Thousands of people came to greet Francis during his rare personal weekend getaway to the province of Asti, near Turin, and he returned the favor by taking a long Popemobile ride through the city.

On Saturday, he paid a private visit to relatives who still live in the area and celebrated the 90th birthday of his second cousin. On Sunday, he received honorary citizenship of Asti and celebrated mass in the city’s cathedral, where he assumed the role of a local priest tending to his flock.

“From those lands my father left as an immigrant to Argentina, and to those lands, made precious by the rich fruits of the soil and above all by the indigenous labor of their people, I have now returned to rediscover and savor my roots .,” he said at the start of his homily.

The Bishop of Asti, Marco Prastaro, told Francis he was always welcome at his home and recalled that when he was elected pontiff in 2013, Francis joked that his fellow cardinals went to ” ends of the earth” to find a new pope.

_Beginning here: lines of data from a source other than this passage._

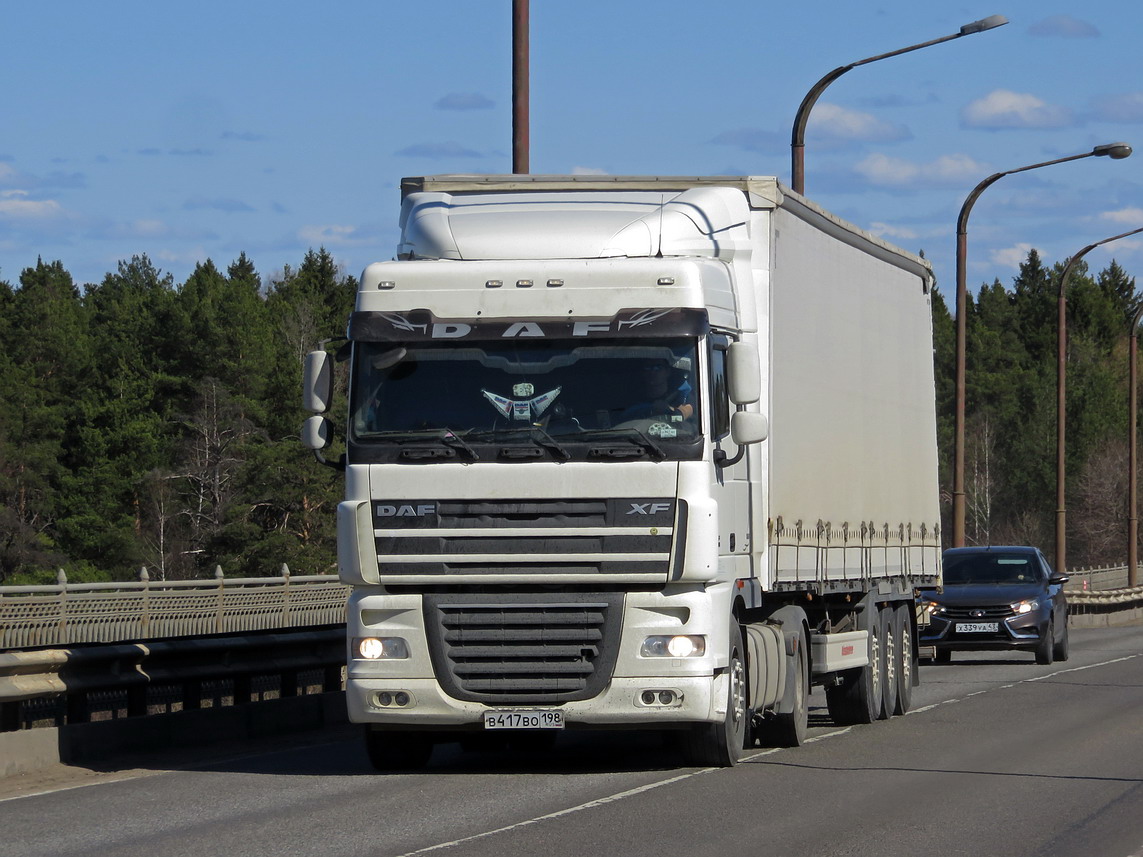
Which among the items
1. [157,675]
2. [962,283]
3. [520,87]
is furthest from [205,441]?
[157,675]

“Today we would like to think that Asti, the land of your family roots, is the beginning of the world,” Prastaro said as the pope laughed.

Francis has not returned home to his own birthplace in Buenos Aires since he acceded to the papacy nearly 10 years ago and he rarely talks about his family, siblings or childhood . The exception is his frequent reference to the important role that his paternal grandmother, Rosa, had in his education and in the transmission of his Catholic faith.

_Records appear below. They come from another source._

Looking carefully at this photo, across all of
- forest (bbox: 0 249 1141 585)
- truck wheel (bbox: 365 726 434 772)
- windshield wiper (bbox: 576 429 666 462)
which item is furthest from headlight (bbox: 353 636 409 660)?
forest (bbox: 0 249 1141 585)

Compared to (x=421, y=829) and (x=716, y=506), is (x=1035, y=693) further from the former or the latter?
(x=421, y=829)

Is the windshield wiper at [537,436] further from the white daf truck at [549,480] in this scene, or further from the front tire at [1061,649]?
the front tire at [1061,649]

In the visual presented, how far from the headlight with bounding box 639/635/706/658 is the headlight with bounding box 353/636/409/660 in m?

Francis used part of the Piedmontese dialect that Rosa taught him to thank the people of Asti for welcoming him and urged young people in particular not to “stand still thinking about ourselves, wasting our lives and to run after comfort or the latest fashions, but to aim for heights, to get moving, to leave behind our own fears to take someone in need by the hand.

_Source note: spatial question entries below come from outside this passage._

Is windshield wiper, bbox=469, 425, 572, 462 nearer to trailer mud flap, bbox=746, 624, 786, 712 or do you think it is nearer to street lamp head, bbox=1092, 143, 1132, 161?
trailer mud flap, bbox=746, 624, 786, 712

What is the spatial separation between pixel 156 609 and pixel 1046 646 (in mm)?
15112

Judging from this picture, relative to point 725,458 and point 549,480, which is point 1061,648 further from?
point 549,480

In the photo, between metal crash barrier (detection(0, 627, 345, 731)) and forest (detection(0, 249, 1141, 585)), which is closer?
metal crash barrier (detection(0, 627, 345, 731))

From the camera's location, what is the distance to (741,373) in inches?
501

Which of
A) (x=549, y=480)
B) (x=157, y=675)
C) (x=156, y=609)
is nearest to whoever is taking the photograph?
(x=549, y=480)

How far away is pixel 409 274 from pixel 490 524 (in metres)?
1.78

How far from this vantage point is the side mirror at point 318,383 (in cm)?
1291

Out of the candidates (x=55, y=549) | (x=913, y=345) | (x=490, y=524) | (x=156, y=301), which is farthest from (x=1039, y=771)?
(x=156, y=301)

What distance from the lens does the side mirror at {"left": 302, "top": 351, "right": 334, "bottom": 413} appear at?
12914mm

Francis’ grandmother Rosa Vassallo and the Pope’s grandfather ran a cafe in Turin and left Italy to join family members who had settled in Argentina, as part of the mass migration of ‘Italians to the Americas at the Beginning of the Last Century. They and their only son, the pope’s father, Mario Jose Francisco Bergoglio, arrived in Buenos Aires in early 1929.

Once there, Mario Bergoglio met another descendant of Italian immigrants, Regina Maria Sivori, whom he married in 1935. A year later, the first of their five children was born: Jorge Mario Bergoglio, the future pope.

The Bergoglio family originally planned to leave Italy at the end of 1927 on the liner Principessa Mafalda, but their departure was delayed as they sold their house and the cafe in Turin. Eventually, the Mafalda sank off Bahia, Brazil on October 25, 1927, killing at least 300 of her more than 1,000 passengers and crew. The Bergoglios set sail the following year, on the liner Giulio Cesare, and always “thanked divine providence” for not setting sail on the Mafalda, wrote the future pope in 1990.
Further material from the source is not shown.